Wow, thanks for all the responses guys! 

BG I'm a little concerned with the fact that Line is known to have product quality issues (Sidewalls toast after one season etc), but your description is exactly what I am looking for. How long have you owned Prophet's and how are they holding up?

Mishka: What does tail rocker do exactly? Does it liven up the ski a little more?


----------



## mishka (Dec 11, 2014)

imo tail rocker help get away with less technique or skied turns, less precise carving. Stiff flat tail require, at least in my 87s compare to similar size MR86(with tail rocker), respect and precision in the turns.
I'm not to the best source to explain all this mechanics.... I just make skis lol  welcome to do experiment yourself try MR86 and MR87 side-by-side.


----------



## drjeff (Dec 11, 2014)

Head Rev 90's - classical Head edge hold on Eastern hard pack, but enough width underneath and playfulness on soft snow with a mid 16 meter radius that can turn tight and also make some big old arcs!


----------



## Boston Bulldog (Dec 13, 2014)

After demoing the Brahmas, Kendo's, Fischer Motives and Rossi 88's I bought the Brahmas at 180 length. That ski is a beast and trucked just about anything that was thrown at them, all the while staying surprisingly nimble on quick turns. When I turned them loose, they seemed to have no speed limit and its carving ability was spot on, even on ice.

▸ **SUPPLIED MATERIAL**
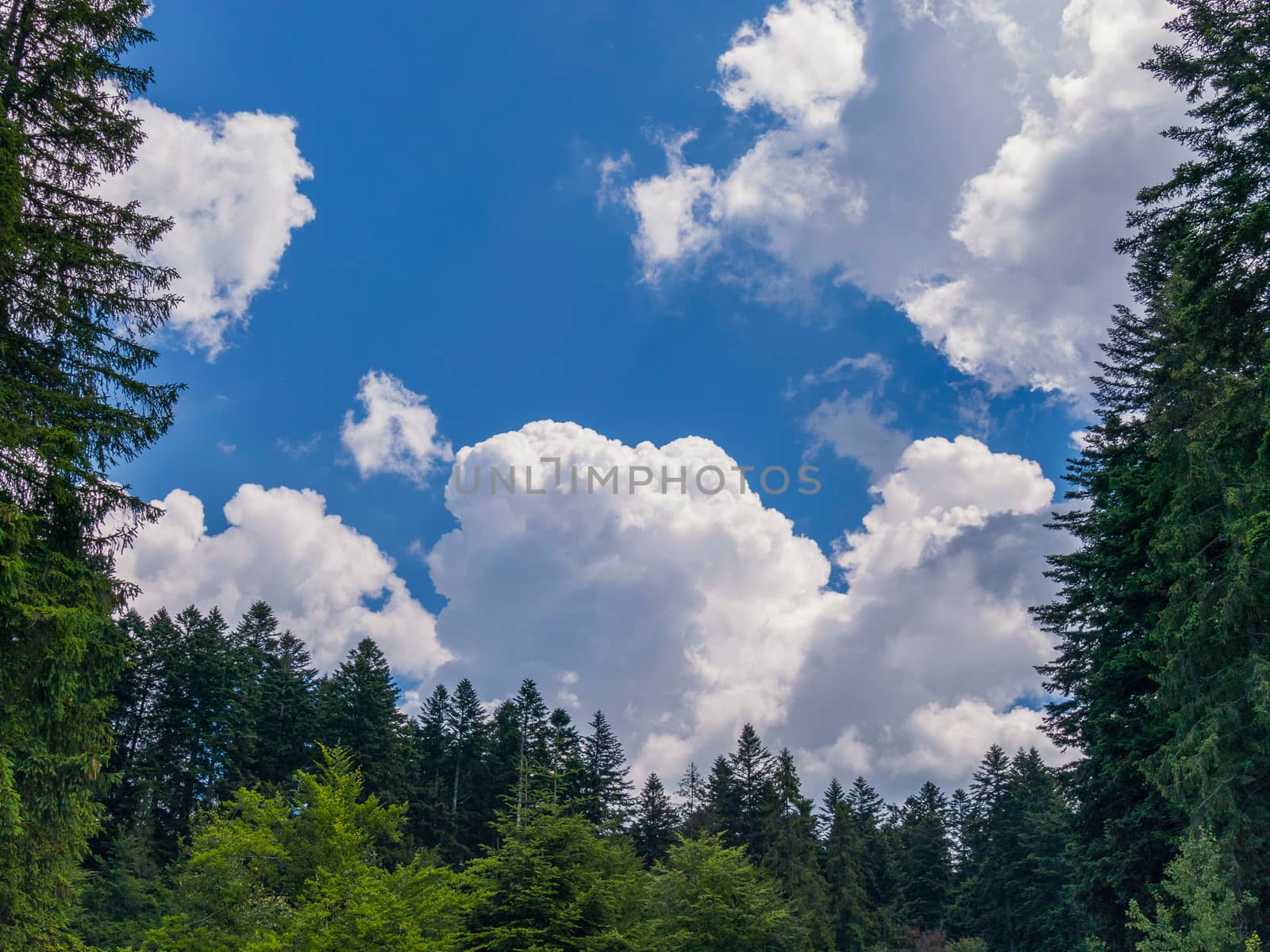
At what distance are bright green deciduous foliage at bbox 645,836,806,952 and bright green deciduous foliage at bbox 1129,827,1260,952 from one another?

▸ **WRITTEN TASK**
Pick up the ski forum thread after its last post and continue it with a few more replies.

▸ **RESULT BELOW**
Thanks for all the suggestions!


----------



## Tin (Dec 16, 2014)

Boston Bulldog said:


> Wow, thanks for all the responses guys!
> 
> BG I'm a little concerned with the fact that Line is known to have product quality issues (Sidewalls toast after one season etc), but your description is exactly what I am looking for. How long have you owned Prophet's and how are they holding up?
> 
> Mishka: What does tail rocker do exactly? Does it liven up the ski a little more?



The newer sidewall design is great. I have 20 days on my Influence 105s and they are holding up great. Mine only issue is the tips because I ski tight and they chip. You can get the 105 for under $300 and it is my daily driver. Don't fear 100+ waist. The three pairs of Lines I've skied on the one thing I will say is you really have to be in the front to control them. Go neutral and you're hanging on in the back. I also loved the Prophet's when I rode them.


----------



## deadheadskier (Dec 16, 2014)

I still think its a matter of preference on waist size.  I enjoyed my 107 Vagabonds in everything Killington threw at them last weekend, but on a packed snow day like that I'd have enjoyed my 84 Fischer's better.  Quicker in bumps, more race like performance on groomed terrain getting to and from where you are going.

Its all a matter of personal preference, but I still think for the average working stiff new Englander who can't chase storms, the best dimensions for a daily driver is in the 85-90 range, 130-35 tip, slight tip rocker, wood torsion box sidewall construction.  If you like bumps - no metal;  spend more time carving add metal.

That's what I'll be looking for anyways when I wear out my Motives


----------



## drjeff (Dec 22, 2014)

bigbog said:


> Would like to demo that one....saw at a shop down in Freeport.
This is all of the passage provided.